#### Source extract
Not too long ago, I saw a participant in the Texas ORP make a massive mistake.
Texas ORP is the Texas Optional Retirement Program. It’s something that, when initially hired, teachers can choose to opt into. Alternatively, teachers may be able to choose the Teacher’s Retirement System (TRS) instead.
This is a big decision if you have the choice, because you only get once chance to make it.
Most teachers are automatically enrolled in TRS. However, certain employees of public colleges are eligible to choose the Texas ORP instead of the TRS pension plan.
Although both of these accounts are meant to be for retirement savings and income, they each approach this goal using two distinctly different paths.
I’ll tell you more about the teacher who made a simple little move — on the recommendation of her financial advisor! — within Texas ORP that cost her thousands of dollars. She’s not the only one I’ve seen make this mistake, either.
But first, let me explain a little bit more about both programs and how they work.
What Is Texas ORP?
The Texas Higher Education Coordinating Board describes the Optional Retirement Program in the following way:
“The Optional Retirement Program (ORP) is available as an alternative to the Teacher Retirement System (TRS) for full-time faculty, librarians, and certain administrators and professionals employed by Texas public institutions of higher education.”
Essentially, certain higher-education employees can opt out of the Teachers Retirement System in favor of a plan that allows them to make their own contributions and get a match from their employer.
The dollars in the Texas ORP can be invested in a variety of ways. On the surface it works much like a 401(k) or some other employer sponsored retirement plan. This intent of creating this plan was to give these employees a choice of how they saved for their retirement needs.
The Difference Between Texas ORP and TRS
TRS is a defined benefit program, whereas the ORP is a defined contribution program:
- A defined benefit plan, like TRS, specifies the benefit that will be payable to you on a monthly basis when you retire. This amount is based on a formula that includes factors such as years of service and average salary.

#### The data
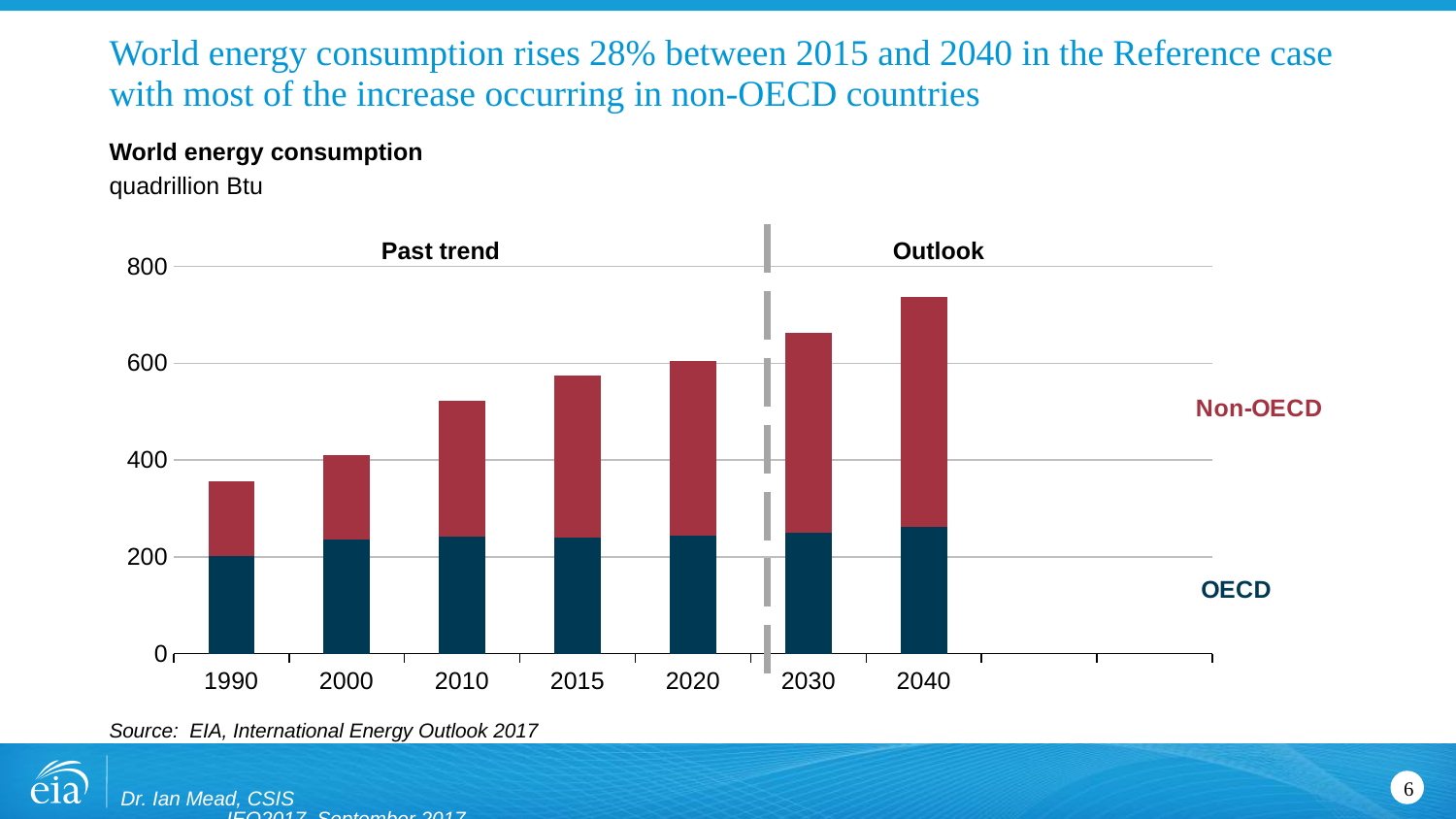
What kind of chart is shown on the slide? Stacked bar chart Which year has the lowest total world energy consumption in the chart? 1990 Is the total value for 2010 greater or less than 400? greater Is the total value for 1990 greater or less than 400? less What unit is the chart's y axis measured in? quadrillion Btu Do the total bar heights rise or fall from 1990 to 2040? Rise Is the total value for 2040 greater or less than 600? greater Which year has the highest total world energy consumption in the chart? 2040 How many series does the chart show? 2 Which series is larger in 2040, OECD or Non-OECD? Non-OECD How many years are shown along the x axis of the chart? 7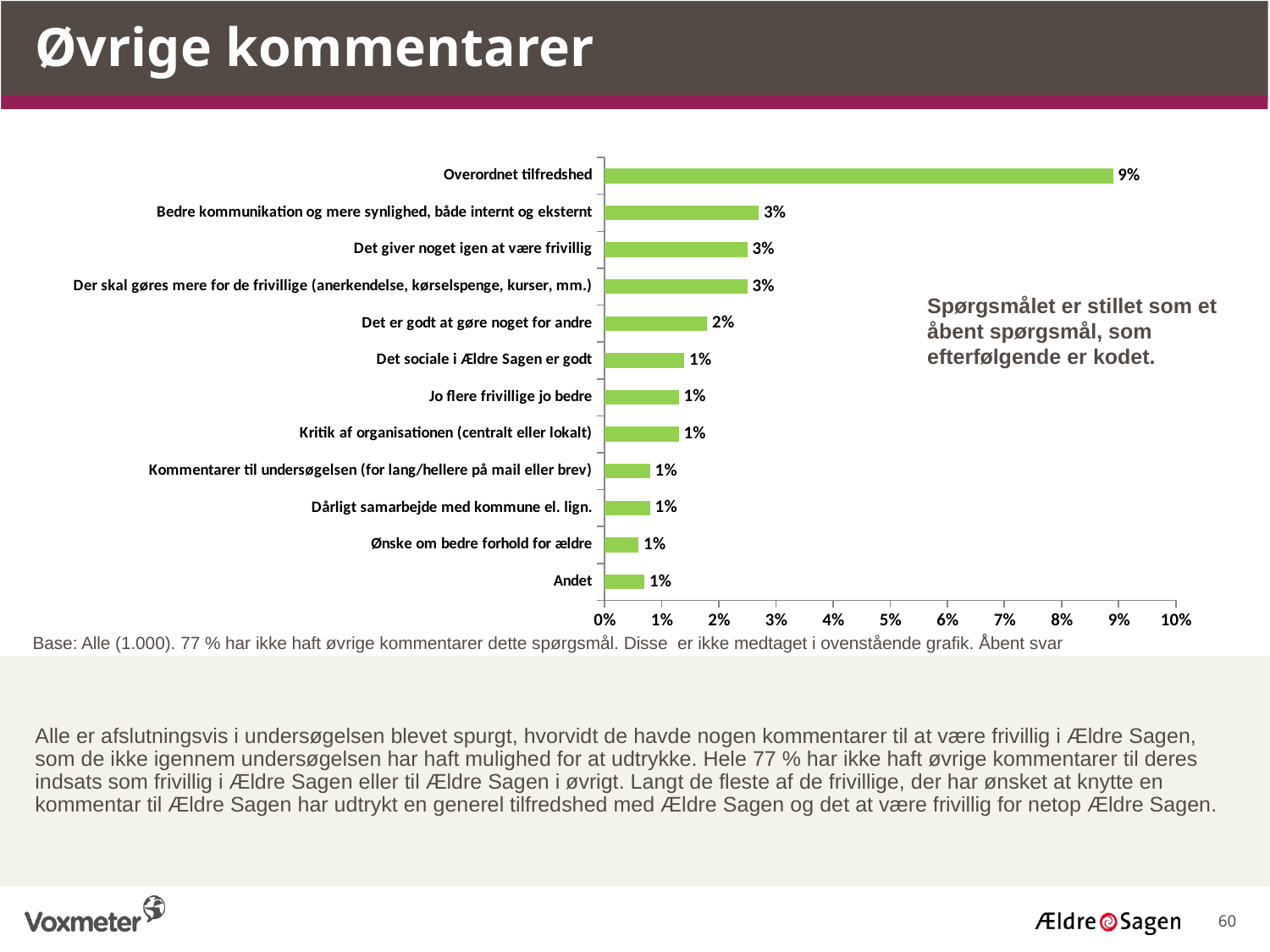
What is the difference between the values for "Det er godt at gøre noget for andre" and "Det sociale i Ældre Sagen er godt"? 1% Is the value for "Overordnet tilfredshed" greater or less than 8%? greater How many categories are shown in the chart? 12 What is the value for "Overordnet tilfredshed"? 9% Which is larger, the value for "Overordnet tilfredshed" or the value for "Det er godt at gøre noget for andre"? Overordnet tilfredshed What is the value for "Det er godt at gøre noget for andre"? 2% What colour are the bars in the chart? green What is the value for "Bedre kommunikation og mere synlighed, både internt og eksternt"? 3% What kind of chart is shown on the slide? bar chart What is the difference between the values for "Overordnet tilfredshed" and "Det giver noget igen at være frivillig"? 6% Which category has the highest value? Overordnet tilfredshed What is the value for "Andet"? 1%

#### Tasks to carry out
- a) Translate this sentence from the Texas ORP article into Spanish: "Although both of these accounts are meant to be for retirement savings and income, they each approach this goal using two distinctly different paths."
- b) Using the Texas ORP article, answer each of these briefly:
(i) Into which retirement system are most teachers automatically enrolled?
(ii) According to the Texas Higher Education Coordinating Board's description, which employees may use the Optional Retirement Program?
(iii) Is TRS a defined benefit program or a defined contribution program?
- c) Repeat word for word the part of the Texas ORP article that starts at the words "Essentially, certain higher-education" and stops after "and average salary.".

#### Per-task outputs
- a) Aunque ambas cuentas están pensadas para el ahorro y los ingresos de jubilación, cada una aborda este objetivo por dos caminos claramente distintos.

- b)
(i) The Teacher Retirement System (TRS).
(ii) Full-time faculty, librarians, and certain administrators and professionals employed by Texas public institutions of higher education.
(iii) A defined benefit program.

- c)
Essentially, certain higher-education employees can opt out of the Teachers Retirement System in favor of a plan that allows them to make their own contributions and get a match from their employer.
The dollars in the Texas ORP can be invested in a variety of ways. On the surface it works much like a 401(k) or some other employer sponsored retirement plan. This intent of creating this plan was to give these employees a choice of how they saved for their retirement needs.
The Difference Between Texas ORP and TRS
TRS is a defined benefit program, whereas the ORP is a defined contribution program:
- A defined benefit plan, like TRS, specifies the benefit that will be payable to you on a monthly basis when you retire. This amount is based on a formula that includes factors such as years of service and average salary.